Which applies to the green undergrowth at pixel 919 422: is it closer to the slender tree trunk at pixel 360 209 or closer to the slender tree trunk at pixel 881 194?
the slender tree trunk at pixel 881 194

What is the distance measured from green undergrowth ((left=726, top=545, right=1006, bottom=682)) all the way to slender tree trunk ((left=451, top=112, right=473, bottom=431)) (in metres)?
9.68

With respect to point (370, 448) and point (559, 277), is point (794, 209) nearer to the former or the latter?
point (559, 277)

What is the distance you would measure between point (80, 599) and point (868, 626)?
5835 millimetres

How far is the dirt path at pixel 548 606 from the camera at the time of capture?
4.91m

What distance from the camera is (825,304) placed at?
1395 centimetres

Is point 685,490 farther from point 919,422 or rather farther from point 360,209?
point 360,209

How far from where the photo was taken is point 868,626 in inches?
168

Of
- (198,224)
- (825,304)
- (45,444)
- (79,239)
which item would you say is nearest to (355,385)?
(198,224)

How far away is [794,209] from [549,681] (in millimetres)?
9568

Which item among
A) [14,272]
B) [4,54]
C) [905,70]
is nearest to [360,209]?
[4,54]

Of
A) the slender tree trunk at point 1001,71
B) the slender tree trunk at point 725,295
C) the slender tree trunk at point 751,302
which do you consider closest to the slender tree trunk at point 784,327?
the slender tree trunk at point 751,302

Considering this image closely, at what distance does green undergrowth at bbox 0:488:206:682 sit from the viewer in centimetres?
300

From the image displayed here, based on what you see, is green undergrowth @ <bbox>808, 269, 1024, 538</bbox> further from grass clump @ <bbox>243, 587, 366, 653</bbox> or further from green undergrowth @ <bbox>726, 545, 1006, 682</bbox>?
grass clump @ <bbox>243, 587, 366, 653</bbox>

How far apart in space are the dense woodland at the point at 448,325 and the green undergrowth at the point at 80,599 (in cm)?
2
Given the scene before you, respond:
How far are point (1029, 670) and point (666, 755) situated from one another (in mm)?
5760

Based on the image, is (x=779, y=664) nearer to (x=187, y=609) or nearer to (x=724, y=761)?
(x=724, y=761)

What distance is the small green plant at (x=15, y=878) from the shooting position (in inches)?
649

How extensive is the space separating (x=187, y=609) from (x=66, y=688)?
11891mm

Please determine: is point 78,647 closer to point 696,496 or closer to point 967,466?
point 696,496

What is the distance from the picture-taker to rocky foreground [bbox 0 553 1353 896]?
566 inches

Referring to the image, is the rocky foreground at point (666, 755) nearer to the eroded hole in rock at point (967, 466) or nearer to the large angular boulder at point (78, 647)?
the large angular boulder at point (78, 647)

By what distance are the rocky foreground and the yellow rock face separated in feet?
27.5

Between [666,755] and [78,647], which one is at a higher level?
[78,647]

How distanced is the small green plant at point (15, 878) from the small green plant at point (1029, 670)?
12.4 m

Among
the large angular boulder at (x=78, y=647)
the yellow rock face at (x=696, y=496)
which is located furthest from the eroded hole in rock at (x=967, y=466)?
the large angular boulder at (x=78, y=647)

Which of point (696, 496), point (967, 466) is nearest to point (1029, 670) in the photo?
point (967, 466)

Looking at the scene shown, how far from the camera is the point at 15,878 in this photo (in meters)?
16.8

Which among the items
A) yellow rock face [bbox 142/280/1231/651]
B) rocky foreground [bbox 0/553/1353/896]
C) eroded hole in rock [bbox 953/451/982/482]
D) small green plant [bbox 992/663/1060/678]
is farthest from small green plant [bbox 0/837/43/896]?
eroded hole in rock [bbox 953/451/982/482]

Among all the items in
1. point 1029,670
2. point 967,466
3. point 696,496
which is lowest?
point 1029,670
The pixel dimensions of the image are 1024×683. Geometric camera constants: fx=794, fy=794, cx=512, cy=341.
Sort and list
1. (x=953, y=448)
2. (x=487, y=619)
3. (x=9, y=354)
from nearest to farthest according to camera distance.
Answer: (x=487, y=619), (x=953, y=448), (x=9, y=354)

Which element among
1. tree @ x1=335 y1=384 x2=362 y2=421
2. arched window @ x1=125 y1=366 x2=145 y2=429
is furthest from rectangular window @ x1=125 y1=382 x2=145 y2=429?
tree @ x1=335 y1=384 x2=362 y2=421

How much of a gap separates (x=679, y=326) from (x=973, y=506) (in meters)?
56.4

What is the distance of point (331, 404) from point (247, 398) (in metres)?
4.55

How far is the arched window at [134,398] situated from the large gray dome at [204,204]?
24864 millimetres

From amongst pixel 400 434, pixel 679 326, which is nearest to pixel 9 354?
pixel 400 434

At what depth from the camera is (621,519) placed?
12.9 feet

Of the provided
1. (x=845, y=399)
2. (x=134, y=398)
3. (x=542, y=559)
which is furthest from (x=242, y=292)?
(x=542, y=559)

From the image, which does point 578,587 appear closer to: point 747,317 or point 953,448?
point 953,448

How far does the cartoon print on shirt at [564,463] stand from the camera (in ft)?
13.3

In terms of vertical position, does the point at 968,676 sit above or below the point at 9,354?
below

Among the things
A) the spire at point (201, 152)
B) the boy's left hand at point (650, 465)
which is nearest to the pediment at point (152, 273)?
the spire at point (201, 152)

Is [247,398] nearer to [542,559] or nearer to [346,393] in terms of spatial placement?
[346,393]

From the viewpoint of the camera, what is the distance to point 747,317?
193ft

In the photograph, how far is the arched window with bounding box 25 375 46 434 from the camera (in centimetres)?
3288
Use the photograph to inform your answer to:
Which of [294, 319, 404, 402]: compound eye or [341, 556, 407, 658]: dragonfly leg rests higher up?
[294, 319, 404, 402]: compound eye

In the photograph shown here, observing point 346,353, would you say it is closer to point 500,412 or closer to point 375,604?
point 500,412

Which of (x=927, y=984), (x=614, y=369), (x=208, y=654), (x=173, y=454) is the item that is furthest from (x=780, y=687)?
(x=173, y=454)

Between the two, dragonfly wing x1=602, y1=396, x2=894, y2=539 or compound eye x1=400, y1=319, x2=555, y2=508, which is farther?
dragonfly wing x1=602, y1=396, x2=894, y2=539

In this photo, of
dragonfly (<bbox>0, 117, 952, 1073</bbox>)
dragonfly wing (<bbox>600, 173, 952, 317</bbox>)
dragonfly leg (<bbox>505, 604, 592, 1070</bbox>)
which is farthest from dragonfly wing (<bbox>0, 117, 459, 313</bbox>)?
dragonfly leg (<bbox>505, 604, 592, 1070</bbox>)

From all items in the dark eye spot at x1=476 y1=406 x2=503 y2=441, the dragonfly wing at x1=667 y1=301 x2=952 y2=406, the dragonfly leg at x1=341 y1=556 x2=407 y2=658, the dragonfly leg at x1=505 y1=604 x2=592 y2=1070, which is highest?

----

**Set problem:** Render the stretch from the start of the records through the line containing "1395 centimetres" as a two-column CSV with the headers text and answer. Give one row per record, with each value in a single quoted field and any line breaks turned into spaces.

**Task output:**
text,answer
"Which applies to the green undergrowth at pixel 919 422: is it closer to the slender tree trunk at pixel 360 209 or closer to the slender tree trunk at pixel 881 194?","the slender tree trunk at pixel 881 194"
"What is the distance measured from green undergrowth ((left=726, top=545, right=1006, bottom=682)) all the way to slender tree trunk ((left=451, top=112, right=473, bottom=431)) (in metres)?","9.68"
"With respect to point (370, 448) and point (559, 277), is point (794, 209) nearer to the former or the latter?","point (559, 277)"
"What is the distance you would measure between point (80, 599) and point (868, 626)?","5835 millimetres"
"How far is the dirt path at pixel 548 606 from the camera at the time of capture?","4.91m"
"What distance from the camera is (825,304) placed at?","1395 centimetres"